#### Page
Most your major brands have already been covered just to add some more.
Norinco has some Chinese models out there. My friend has a post ban w/ thumb hole stock and cut bayonet lug. Its a decent shooter, I think he picked it up a few years ago for about $400. Ohio Rapid fire had some decently priced AK's that they built up on their own receivers. Their web site is a bit out of date, but the price on there starts at $400 and up. http://www.ohiorapidfire.com/ 

You could also do a build on a parts kit. The kits seem to range $250 and up. Receivers are all over the place depending on quality $100 + and 922 parts are probably going to be $75+. Most gun smiths do builds (barrel timing and head space) for about $100. Good luck on your AK hunt, its a tough time to be in the gun market right now, but if you are persistent and explore all options you don't have to pay out the rear like some suckers.


----------



## ezbite (May 25, 2006)

ive got a romanian stamped receiver and its got several, several thousands of rounds thru it. ive had zero problems with it. as a mater of fact i know and shoot with several gentlemen who own all makes of ak's and i dont ever remember any of us ever having any problems, chineese, russian, romanian. i like to keep it good and lubed with WD40 when at the range shooting. dont be afraid to give it a good soaking even it its too hot to touch, she'll just smoke a bit.lol. get the mags with the steel followers, the military quality ones. you can tell a cheep mag when you pick one up. IMO, i honestly dont see the need to spend a 1000 dollars on one, they all shoot very good. theres a reason the AK-47 is called the greatest assault rifle ever. those babys keep on going and going and going...mikhail kalashnikov got it right. IMO


----------



## olwhitee (Apr 10, 2004)
########
#### Provided records
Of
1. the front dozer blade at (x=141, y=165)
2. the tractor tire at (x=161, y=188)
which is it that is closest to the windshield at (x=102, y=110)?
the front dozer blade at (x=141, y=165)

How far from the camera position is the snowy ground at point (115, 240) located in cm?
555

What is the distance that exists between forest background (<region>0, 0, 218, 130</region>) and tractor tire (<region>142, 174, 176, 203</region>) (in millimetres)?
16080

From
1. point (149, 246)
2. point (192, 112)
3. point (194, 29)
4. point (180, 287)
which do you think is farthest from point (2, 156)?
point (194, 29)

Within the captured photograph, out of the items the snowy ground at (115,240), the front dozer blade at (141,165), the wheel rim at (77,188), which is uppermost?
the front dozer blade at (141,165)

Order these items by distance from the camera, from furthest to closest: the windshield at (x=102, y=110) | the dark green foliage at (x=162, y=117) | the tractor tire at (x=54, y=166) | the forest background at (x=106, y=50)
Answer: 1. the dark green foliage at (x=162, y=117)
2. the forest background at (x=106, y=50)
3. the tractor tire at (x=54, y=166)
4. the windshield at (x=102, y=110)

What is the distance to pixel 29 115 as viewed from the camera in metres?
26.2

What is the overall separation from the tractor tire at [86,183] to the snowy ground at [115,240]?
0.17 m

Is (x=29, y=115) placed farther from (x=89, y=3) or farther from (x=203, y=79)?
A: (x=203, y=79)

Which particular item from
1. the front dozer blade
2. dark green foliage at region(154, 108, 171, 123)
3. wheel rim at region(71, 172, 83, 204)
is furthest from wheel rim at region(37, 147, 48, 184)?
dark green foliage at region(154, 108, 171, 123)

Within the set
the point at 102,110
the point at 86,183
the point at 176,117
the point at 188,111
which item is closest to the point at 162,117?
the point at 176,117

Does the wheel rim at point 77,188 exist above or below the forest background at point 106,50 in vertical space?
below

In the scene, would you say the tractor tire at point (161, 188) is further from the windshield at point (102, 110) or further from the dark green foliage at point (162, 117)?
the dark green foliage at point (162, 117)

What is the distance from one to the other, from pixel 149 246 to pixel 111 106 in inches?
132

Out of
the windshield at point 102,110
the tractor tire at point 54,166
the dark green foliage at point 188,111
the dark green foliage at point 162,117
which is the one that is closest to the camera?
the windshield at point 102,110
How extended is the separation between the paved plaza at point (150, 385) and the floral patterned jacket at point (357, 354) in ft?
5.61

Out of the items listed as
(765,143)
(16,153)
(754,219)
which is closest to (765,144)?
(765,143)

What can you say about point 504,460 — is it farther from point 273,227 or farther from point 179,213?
########
Required tasks
A. According to the AK thread, roughly what do most gunsmiths charge to do a build?
B. List each part of building an AK on a parts kit that the AK thread gives a cost for, along with that cost.
C. Continue the AK thread from where it stops.
The records have no connection to the AK thread.

Responses for each task
A. About $100.

B.
- Parts kit: $250 and up
- Receiver: $100 and up, depending on quality
- 922 parts: probably $75 and up
- Gunsmith build (barrel timing and head space): about $100

C.
I own a Romy WASR and am glad I bought it. There were some that tried to tell me they were no good, but I love mine. These are the lowest priced, be prepared to spend at least 500. This will buy you the rifle, a 30 round mag, an oiler, cleaning kit, and a sling.

The problems you will find with the WASR are mag wobble, these rifles do not have the dimples on the side to hold the mag tight. There are ways to fix it if you look around the web. You can also find mags that will fit tighter and eliminate the wobble, you just have to look around and see what fits good. I have many Eastern Bloc steel mags and some fit tight yet some wobble. 

Make sure the front sight is not canted. Many of these WASR were made with canted front sights. If you don't know what cant is, look it up before buying.

Buy lots of mags with it as they will probably not be availible in the future. Stay away from Tapco synthetic mags, stay with steel military varieties.

Heres is one of my favorite places to buy ak stuff from. www.classicarms.us

Good luck, you sure picked a bad time to get into the ak game but I guess later is better then never.


----------



## supercanoe (Jun 12, 2006)

I'm going to buy a chinese norinco for $600. I've look edat quite a few lately, and it sounds like norincos are decent for the money. I should have bought one last year, but at that point I wasn't worried about my personal security in the future.


----------



## Tuckerp229 (Feb 27, 2009)

I know of one to stay away from , that is if you wish to have the traditional pistol grip style. Those that are the result of the AWB from the Clinton era with the thumb hole stock, I think they are called the MAK 90. These require very strict conversion to make them legal with the pistol grip style stock. The parts involved and the general cost of this AK usually add up to more than buying a pre or post ban AK. I nearly suckered for one because it seemed to be priced so reasonably compared to the other AK's.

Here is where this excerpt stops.